Un fuego declarado en la madrugada del sábado en la zona del Berrocal de Plasencia ha vuelto a poner sobre la mesa un problema recurrente en la ciudad: el incumplimiento de la obligación de desbrozar los terrenos de propiedad privada durante los meses de mayor riesgo de incendio.

El incendio se inició en torno a las 00:30 horas del sábado 8 de agosto en unos solares de titularidad privada ubicados en la avenida de Salamanca. La proximidad al casco urbano llevó a activar durante varias horas el nivel 1 del Plan Infoex, el protocolo de emergencias por incendios forestales de la Junta de Extremadura. Finalmente, los equipos de extinción lograron estabilizar el fuego en torno a las 04:00 horas.
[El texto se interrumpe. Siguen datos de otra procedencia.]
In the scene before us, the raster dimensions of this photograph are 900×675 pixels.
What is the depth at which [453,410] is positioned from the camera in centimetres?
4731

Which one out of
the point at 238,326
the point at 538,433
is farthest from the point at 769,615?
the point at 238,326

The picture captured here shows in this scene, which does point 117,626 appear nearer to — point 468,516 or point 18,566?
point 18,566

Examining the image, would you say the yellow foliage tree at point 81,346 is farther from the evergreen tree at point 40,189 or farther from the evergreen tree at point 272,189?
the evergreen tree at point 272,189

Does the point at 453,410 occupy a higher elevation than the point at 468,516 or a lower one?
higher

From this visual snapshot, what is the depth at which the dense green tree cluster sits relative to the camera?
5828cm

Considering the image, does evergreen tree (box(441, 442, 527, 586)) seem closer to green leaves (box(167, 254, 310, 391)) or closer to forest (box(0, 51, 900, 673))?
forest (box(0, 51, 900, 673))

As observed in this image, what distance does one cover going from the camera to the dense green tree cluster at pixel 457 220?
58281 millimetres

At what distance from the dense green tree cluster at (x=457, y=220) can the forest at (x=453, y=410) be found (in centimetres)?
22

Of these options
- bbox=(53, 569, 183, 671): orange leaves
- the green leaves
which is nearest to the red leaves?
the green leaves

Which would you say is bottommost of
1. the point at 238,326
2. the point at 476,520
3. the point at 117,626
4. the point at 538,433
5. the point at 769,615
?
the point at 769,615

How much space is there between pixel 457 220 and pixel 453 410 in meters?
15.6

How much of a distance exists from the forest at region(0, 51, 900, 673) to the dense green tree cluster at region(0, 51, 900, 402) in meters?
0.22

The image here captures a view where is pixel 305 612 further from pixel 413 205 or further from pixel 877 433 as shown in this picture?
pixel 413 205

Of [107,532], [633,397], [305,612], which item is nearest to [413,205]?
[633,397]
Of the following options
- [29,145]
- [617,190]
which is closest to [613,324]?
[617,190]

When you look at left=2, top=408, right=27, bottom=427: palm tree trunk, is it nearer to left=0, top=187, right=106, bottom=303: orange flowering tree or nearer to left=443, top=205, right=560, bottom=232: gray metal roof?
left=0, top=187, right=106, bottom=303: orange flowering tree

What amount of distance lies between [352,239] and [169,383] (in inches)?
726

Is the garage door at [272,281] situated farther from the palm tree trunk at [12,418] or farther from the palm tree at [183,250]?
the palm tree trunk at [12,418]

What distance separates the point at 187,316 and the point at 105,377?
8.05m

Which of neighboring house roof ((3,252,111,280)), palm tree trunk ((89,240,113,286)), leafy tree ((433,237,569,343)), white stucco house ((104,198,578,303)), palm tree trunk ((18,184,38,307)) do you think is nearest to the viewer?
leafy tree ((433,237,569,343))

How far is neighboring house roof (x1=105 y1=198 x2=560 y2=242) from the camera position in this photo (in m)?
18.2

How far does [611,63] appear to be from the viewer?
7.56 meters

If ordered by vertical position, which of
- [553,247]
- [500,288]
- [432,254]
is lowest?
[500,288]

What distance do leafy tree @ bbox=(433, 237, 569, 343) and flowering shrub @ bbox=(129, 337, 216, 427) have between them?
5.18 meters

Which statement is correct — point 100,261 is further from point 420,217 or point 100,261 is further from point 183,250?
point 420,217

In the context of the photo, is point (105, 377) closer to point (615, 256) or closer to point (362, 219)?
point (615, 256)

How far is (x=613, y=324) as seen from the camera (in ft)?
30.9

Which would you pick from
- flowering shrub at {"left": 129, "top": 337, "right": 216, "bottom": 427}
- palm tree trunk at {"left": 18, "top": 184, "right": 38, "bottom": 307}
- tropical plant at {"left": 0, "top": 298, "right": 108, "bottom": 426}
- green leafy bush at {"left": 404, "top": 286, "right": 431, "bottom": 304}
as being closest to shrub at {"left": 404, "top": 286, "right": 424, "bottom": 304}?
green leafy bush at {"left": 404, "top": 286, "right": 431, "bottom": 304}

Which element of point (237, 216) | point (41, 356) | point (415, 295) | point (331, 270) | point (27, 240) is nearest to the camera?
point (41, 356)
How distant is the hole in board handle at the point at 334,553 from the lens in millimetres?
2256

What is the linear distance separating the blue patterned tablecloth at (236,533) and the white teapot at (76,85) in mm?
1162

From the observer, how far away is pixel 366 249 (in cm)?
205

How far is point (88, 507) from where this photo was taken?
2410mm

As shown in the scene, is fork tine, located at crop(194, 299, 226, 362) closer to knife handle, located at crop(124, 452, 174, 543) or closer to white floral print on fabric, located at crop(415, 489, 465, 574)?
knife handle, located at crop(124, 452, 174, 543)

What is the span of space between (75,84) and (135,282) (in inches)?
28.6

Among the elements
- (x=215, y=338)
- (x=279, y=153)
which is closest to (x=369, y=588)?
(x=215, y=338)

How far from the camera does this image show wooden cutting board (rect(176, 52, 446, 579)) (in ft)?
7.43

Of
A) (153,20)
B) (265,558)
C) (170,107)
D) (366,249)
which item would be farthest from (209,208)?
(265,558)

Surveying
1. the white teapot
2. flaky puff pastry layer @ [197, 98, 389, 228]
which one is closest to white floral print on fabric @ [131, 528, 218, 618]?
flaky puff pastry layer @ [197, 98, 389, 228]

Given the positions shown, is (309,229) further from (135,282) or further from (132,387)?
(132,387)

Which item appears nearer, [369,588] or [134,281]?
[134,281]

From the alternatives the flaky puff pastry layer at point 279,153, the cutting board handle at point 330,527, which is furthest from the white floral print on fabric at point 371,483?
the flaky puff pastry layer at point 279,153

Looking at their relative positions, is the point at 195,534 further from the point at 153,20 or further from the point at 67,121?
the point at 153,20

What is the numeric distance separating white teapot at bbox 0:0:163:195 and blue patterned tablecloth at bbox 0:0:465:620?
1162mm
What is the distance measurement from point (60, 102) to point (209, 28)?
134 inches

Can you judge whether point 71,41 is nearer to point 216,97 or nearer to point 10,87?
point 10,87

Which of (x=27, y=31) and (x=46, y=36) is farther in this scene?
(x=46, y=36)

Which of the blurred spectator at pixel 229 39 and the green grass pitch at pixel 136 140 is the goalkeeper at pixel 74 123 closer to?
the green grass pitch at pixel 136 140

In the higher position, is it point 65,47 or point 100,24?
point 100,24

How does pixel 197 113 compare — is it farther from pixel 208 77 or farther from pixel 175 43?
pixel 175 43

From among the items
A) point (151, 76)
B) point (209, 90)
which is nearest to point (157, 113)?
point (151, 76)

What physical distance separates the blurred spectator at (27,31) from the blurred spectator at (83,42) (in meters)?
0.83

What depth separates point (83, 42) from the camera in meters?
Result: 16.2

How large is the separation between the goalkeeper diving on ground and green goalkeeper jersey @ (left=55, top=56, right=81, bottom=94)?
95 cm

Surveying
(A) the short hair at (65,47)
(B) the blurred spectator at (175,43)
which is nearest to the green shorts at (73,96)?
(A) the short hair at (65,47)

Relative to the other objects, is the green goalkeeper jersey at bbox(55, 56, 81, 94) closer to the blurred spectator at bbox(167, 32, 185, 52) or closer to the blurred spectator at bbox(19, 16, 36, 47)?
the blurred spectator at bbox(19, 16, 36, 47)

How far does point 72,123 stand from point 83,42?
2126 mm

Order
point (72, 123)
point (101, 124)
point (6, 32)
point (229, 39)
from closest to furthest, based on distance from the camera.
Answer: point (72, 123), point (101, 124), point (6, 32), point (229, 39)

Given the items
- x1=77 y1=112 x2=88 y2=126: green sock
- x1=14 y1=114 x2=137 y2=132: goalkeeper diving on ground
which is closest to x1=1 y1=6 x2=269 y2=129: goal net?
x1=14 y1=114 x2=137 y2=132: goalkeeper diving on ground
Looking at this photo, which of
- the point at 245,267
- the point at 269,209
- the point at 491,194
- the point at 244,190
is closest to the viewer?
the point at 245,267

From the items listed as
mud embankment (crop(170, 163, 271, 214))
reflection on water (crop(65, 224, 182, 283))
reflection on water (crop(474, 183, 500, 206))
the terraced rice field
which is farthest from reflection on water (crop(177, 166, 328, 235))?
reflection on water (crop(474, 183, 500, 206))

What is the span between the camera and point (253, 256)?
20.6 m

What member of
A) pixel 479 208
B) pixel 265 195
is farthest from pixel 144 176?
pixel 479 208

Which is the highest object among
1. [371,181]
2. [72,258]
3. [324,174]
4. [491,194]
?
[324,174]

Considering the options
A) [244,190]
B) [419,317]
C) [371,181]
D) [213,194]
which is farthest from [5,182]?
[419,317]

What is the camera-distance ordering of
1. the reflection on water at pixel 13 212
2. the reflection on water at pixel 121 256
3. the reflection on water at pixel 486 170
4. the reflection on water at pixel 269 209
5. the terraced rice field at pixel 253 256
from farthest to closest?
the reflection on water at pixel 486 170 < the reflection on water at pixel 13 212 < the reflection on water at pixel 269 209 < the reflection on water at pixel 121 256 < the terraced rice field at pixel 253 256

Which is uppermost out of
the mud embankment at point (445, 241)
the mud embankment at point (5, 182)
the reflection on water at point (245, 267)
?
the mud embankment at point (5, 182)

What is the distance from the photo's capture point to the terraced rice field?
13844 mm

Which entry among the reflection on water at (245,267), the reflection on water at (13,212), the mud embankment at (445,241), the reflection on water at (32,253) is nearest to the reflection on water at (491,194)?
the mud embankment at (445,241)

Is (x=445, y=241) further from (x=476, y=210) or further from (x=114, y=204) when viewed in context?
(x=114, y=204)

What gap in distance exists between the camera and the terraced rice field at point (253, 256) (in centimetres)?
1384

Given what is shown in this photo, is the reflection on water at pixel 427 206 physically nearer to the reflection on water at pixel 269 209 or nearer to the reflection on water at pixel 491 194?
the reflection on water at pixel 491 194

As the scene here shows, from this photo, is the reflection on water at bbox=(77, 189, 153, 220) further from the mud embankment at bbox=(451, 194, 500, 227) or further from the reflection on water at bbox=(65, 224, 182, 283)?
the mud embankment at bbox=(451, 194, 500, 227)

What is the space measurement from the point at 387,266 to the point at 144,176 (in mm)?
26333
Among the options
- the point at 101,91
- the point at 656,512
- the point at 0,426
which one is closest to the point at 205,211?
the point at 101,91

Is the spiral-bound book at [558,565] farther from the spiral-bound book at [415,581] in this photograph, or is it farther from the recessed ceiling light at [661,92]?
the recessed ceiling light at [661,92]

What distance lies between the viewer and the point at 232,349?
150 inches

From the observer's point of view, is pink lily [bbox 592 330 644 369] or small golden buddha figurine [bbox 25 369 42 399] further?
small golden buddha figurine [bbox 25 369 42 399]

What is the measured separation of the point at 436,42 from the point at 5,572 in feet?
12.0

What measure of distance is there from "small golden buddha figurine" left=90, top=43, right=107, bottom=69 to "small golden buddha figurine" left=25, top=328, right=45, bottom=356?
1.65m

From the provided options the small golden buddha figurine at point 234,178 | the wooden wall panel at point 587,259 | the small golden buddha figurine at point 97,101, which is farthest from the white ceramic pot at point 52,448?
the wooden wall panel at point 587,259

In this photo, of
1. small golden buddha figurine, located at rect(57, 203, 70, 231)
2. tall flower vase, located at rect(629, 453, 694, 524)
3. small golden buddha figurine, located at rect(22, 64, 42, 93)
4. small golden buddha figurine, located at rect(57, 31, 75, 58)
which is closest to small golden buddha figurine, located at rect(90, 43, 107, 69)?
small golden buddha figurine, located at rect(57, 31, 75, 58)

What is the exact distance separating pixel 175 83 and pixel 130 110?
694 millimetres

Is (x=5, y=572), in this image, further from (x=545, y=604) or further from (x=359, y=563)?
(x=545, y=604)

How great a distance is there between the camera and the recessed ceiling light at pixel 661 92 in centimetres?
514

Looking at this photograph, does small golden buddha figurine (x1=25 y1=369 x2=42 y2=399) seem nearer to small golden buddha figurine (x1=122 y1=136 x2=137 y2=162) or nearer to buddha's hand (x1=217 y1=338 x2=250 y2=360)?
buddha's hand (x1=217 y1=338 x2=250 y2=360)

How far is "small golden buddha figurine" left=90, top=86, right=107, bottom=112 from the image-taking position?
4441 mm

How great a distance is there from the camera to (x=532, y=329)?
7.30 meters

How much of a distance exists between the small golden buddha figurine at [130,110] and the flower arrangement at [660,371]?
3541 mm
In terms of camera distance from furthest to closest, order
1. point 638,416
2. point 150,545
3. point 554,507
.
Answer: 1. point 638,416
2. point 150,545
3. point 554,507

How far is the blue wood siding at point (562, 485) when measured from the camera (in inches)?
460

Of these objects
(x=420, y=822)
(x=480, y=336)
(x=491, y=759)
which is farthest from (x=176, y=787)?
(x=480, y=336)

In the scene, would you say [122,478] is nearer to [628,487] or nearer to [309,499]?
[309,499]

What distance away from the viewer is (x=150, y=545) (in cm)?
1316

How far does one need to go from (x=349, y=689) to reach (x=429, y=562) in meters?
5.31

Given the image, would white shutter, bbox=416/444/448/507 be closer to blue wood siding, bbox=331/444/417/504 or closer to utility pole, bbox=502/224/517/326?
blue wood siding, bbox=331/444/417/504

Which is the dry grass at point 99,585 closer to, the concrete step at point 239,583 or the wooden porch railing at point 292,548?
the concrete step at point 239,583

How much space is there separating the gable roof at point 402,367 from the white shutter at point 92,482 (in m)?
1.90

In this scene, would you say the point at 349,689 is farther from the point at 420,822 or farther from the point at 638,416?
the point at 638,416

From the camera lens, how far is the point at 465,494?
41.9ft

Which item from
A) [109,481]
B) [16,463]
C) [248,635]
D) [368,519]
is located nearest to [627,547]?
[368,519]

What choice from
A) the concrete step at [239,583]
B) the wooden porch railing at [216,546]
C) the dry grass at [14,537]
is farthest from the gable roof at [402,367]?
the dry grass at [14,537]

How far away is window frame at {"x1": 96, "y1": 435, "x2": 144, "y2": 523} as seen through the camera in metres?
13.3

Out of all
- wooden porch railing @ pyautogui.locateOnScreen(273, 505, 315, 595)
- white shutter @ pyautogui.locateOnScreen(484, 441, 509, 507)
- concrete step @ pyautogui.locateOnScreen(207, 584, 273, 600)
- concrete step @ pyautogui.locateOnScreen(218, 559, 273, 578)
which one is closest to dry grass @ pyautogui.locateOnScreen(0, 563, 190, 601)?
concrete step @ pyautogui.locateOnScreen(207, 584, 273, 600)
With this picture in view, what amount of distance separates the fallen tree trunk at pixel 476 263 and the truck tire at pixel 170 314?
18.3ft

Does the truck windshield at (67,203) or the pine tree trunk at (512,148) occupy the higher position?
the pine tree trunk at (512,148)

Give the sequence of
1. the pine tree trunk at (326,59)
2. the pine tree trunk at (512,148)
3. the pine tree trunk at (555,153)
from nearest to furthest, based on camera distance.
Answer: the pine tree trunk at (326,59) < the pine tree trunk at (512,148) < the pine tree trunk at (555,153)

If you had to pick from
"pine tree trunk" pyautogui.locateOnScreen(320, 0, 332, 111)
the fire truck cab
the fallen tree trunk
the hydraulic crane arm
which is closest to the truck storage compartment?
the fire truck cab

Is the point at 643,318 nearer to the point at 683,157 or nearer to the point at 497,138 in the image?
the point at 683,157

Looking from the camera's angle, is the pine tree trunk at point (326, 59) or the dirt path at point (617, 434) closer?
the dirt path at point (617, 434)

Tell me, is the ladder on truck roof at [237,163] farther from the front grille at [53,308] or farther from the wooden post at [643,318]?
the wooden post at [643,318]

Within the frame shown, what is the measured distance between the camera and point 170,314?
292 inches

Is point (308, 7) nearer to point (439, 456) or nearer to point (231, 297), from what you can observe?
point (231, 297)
Gracias a la rápida intervención de los efectivos, las llamas solo afectaron a pasto y matorral en el área comprendida entre el recinto ferial del Berrocal, la sede de Cruz Roja, el Palacio de Congresos y la depuradora. No se registraron heridos ni daños en viviendas ni en edificios públicos.
Las causas del incendio aún están por determinar, aunque desde el Ayuntamiento de Plasencia se apunta a que su origen podría haber sido intencionado.
A raíz del suceso, el consistorio emitió un comunicado ese mismo sábado por la tarde en el que recordó a los propietarios de parcelas privadas su obligación legal de mantener limpios y desbrozados sus terrenos. Según el ayuntamiento, esta exigencia ya fue trasladada formalmente a los afectados desde finales del mes de mayo, sin que en todos los casos haya tenido respuesta.
El ayuntamiento también quiso dejar constancia de que, por su parte, ya había cumplido con sus responsabilidades: el recinto del Berrocal fue desbrozado y limpiado tras la celebración de las ferias, dejando el suelo de titularidad pública en perfectas condiciones.
Desde el consistorio se hizo un llamamiento directo a la ciudadanía: «Reiteramos el ruego de colaboración ciudadana para cumplir la ley y prevenir estos incidentes», señalaron en su nota.
El suceso evidencia que, pese a las advertencias previas, siguen existiendo zonas de riesgo en el interior del municipio que dependen de la responsabilidad individual de sus propietarios, una situación que en pleno verano puede tener consecuencias mucho más graves.